- [Task goal]: Write down each entry again, exactly as it reads.

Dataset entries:
________

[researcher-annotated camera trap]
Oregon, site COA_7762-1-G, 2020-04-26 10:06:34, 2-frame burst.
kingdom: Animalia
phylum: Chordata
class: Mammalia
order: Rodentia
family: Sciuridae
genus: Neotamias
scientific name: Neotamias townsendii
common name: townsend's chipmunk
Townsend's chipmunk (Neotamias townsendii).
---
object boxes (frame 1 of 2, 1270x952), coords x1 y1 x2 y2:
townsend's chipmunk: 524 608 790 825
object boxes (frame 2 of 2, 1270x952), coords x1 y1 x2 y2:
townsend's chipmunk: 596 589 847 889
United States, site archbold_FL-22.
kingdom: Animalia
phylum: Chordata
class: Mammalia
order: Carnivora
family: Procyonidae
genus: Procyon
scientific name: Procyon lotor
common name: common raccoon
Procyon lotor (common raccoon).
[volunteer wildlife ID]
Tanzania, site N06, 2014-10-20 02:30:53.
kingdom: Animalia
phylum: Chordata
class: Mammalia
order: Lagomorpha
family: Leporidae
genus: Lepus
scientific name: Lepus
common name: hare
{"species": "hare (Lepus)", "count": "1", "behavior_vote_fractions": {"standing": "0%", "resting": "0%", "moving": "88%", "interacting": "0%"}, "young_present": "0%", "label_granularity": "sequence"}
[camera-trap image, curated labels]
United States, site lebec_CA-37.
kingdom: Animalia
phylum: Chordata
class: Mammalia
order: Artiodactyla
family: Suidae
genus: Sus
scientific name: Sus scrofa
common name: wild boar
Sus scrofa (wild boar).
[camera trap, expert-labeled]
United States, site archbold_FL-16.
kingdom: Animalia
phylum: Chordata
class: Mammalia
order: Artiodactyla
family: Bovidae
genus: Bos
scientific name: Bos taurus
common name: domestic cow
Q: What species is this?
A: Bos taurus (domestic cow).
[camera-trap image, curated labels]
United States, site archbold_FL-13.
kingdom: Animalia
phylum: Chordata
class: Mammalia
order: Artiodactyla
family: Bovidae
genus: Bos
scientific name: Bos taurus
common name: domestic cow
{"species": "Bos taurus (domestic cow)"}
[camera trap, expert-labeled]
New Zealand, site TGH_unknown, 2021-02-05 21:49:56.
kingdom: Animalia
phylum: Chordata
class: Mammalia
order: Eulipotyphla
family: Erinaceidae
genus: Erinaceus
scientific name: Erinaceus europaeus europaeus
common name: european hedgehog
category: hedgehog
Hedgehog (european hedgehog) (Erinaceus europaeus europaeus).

________

- [Your solution]:
[researcher-annotated camera trap]
Oregon, site COA_7762-1-G, 2020-04-26 10:06:34, 2-frame burst.
kingdom: Animalia
phylum: Chordata
class: Mammalia
order: Rodentia
family: Sciuridae
genus: Neotamias
scientific name: Neotamias townsendii
common name: townsend's chipmunk
Townsend's chipmunk (Neotamias townsendii).
---
object boxes (frame 1 of 2, 1270x952), coords x1 y1 x2 y2:
townsend's chipmunk: 524 608 790 825
object boxes (frame 2 of 2, 1270x952), coords x1 y1 x2 y2:
townsend's chipmunk: 596 589 847 889
United States, site archbold_FL-22.
kingdom: Animalia
phylum: Chordata
class: Mammalia
order: Carnivora
family: Procyonidae
genus: Procyon
scientific name: Procyon lotor
common name: common raccoon
Procyon lotor (common raccoon).
[volunteer wildlife ID]
Tanzania, site N06, 2014-10-20 02:30:53.
kingdom: Animalia
phylum: Chordata
class: Mammalia
order: Lagomorpha
family: Leporidae
genus: Lepus
scientific name: Lepus
common name: hare
{"species": "hare (Lepus)", "count": "1", "behavior_vote_fractions": {"standing": "0%", "resting": "0%", "moving": "88%", "interacting": "0%"}, "young_present": "0%", "label_granularity": "sequence"}
[camera-trap image, curated labels]
United States, site lebec_CA-37.
kingdom: Animalia
phylum: Chordata
class: Mammalia
order: Artiodactyla
family: Suidae
genus: Sus
scientific name: Sus scrofa
common name: wild boar
Sus scrofa (wild boar).
[camera trap, expert-labeled]
United States, site archbold_FL-16.
kingdom: Animalia
phylum: Chordata
class: Mammalia
order: Artiodactyla
family: Bovidae
genus: Bos
scientific name: Bos taurus
common name: domestic cow
Q: What species is this?
A: Bos taurus (domestic cow).
[camera-trap image, curated labels]
United States, site archbold_FL-13.
kingdom: Animalia
phylum: Chordata
class: Mammalia
order: Artiodactyla
family: Bovidae
genus: Bos
scientific name: Bos taurus
common name: domestic cow
{"species": "Bos taurus (domestic cow)"}
[camera trap, expert-labeled]
New Zealand, site TGH_unknown, 2021-02-05 21:49:56.
kingdom: Animalia
phylum: Chordata
class: Mammalia
order: Eulipotyphla
family: Erinaceidae
genus: Erinaceus
scientific name: Erinaceus europaeus europaeus
common name: european hedgehog
category: hedgehog
Hedgehog (european hedgehog) (Erinaceus europaeus europaeus).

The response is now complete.